Our Mission
The Jordan Legacy CIC was established in memory of Jordan Phillip who took his own life on December 4th 2019, aged 34.
Research shows that most suicides are preventable.
Our mission is to move towards a society that is willing and able to do all it can to prevent all preventable suicides through collaboration, education and awareness raising.
‘Me and many many thousands more need people like you in our lives. You contribute to saving lives daily. Never ever forget the impact that you have on people who are just about hanging on.”
Suicide can effect anyone, yet everyone can help prevent suicides.
As a society, we must recognise the role we all can play in preventing the biggest killer of men under 50, men and women under 35 and the loss of more than 200 schoolchildren every year.
A ‘Zero Suicide Society’ relies on everyone with a vested interest in preventing suicides to collaborate, to decide to come together to prevent one of the most preventable deaths in the UK and globally.

# [Data section]

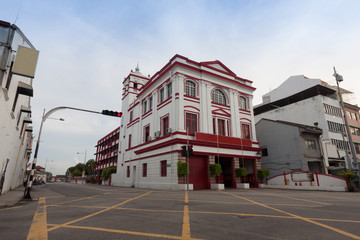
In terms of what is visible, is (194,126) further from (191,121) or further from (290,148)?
(290,148)

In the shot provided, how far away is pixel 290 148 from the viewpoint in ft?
94.8

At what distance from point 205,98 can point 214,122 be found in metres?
3.07

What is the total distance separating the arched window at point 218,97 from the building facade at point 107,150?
32790 mm

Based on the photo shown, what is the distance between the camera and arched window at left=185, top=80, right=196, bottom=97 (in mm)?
24327

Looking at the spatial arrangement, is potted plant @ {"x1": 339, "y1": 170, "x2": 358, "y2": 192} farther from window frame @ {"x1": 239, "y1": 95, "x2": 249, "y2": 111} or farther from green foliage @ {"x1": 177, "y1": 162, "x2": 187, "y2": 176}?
green foliage @ {"x1": 177, "y1": 162, "x2": 187, "y2": 176}

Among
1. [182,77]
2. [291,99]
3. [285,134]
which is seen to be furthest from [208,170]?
[291,99]

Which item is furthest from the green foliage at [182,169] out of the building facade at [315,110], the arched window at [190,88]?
the building facade at [315,110]

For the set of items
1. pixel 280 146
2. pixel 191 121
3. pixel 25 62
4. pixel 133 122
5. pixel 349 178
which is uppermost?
pixel 133 122

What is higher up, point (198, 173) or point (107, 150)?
point (107, 150)

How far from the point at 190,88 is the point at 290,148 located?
16.5m

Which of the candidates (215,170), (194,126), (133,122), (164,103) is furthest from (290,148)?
(133,122)

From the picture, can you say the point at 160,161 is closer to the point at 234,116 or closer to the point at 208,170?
the point at 208,170

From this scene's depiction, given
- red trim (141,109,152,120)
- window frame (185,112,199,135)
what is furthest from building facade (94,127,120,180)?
window frame (185,112,199,135)

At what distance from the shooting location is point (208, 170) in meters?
22.0
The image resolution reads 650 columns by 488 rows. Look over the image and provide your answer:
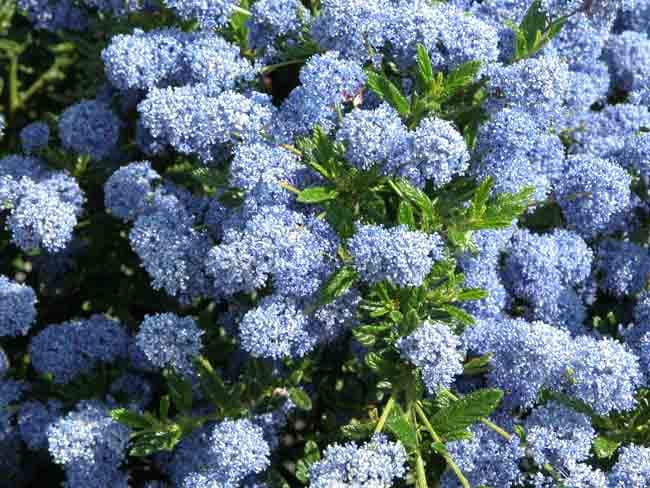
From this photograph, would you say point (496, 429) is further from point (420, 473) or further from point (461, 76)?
point (461, 76)

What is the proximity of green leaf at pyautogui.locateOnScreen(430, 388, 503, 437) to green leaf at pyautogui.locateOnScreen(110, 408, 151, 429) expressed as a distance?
135 centimetres

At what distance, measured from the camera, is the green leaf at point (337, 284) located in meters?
4.17

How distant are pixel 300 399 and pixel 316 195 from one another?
1.02 m

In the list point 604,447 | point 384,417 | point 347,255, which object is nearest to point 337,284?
point 347,255

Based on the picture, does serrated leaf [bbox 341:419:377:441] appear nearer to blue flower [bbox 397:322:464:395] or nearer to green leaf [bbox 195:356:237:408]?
blue flower [bbox 397:322:464:395]

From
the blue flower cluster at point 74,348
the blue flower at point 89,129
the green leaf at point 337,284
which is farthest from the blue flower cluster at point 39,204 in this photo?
the green leaf at point 337,284

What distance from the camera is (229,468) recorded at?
4.26m

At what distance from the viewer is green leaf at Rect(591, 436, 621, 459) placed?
4410 mm

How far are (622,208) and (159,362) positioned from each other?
2.50m

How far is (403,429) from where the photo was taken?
13.4ft

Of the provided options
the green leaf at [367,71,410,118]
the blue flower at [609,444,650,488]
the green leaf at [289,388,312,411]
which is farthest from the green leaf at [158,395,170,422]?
the blue flower at [609,444,650,488]

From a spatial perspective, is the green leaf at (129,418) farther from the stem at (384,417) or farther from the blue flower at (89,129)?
the blue flower at (89,129)

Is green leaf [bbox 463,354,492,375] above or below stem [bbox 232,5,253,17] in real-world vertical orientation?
below

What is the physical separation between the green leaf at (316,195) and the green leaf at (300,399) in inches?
37.7
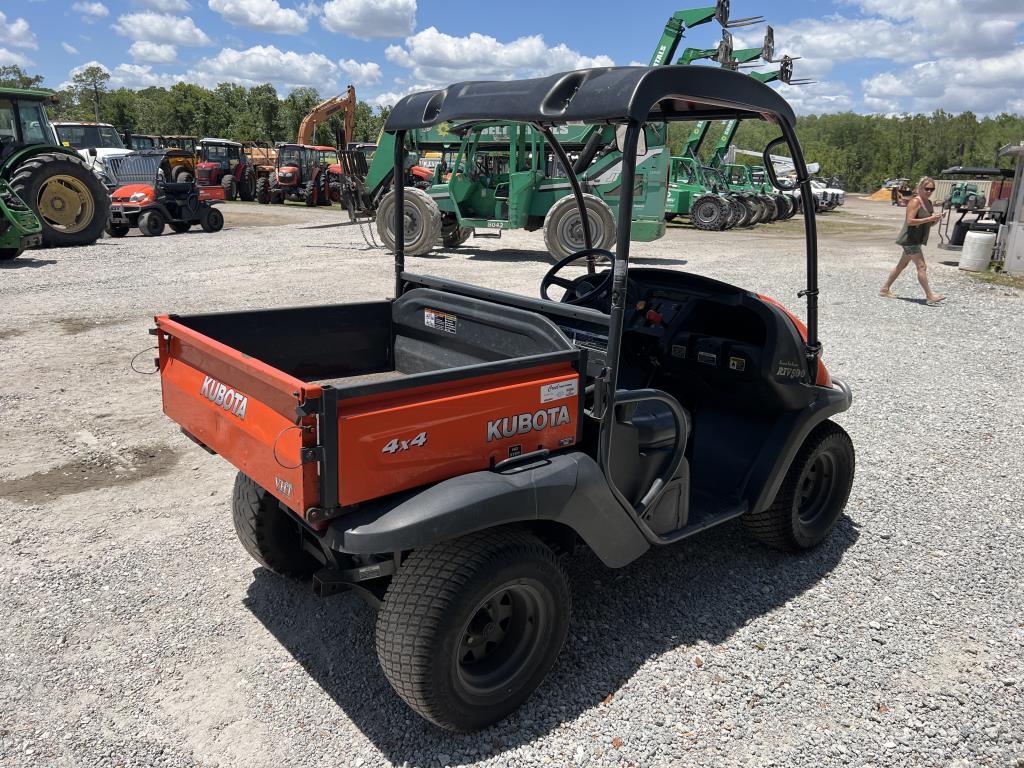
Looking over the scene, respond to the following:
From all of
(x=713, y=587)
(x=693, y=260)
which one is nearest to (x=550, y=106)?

# [Tasks to carry out]
1. Copy the mission statement word for word, starting at "Research shows that" and ending at "UK and globally.".
2. In the mission statement, how old was Jordan Phillip when he took his own life?

# [Answers provided]
1.
Research shows that most suicides are preventable.
Our mission is to move towards a society that is willing and able to do all it can to prevent all preventable suicides through collaboration, education and awareness raising.
‘Me and many many thousands more need people like you in our lives. You contribute to saving lives daily. Never ever forget the impact that you have on people who are just about hanging on.”
Suicide can effect anyone, yet everyone can help prevent suicides.
As a society, we must recognise the role we all can play in preventing the biggest killer of men under 50, men and women under 35 and the loss of more than 200 schoolchildren every year.
A ‘Zero Suicide Society’ relies on everyone with a vested interest in preventing suicides to collaborate, to decide to come together to prevent one of the most preventable deaths in the UK and globally.

2. 34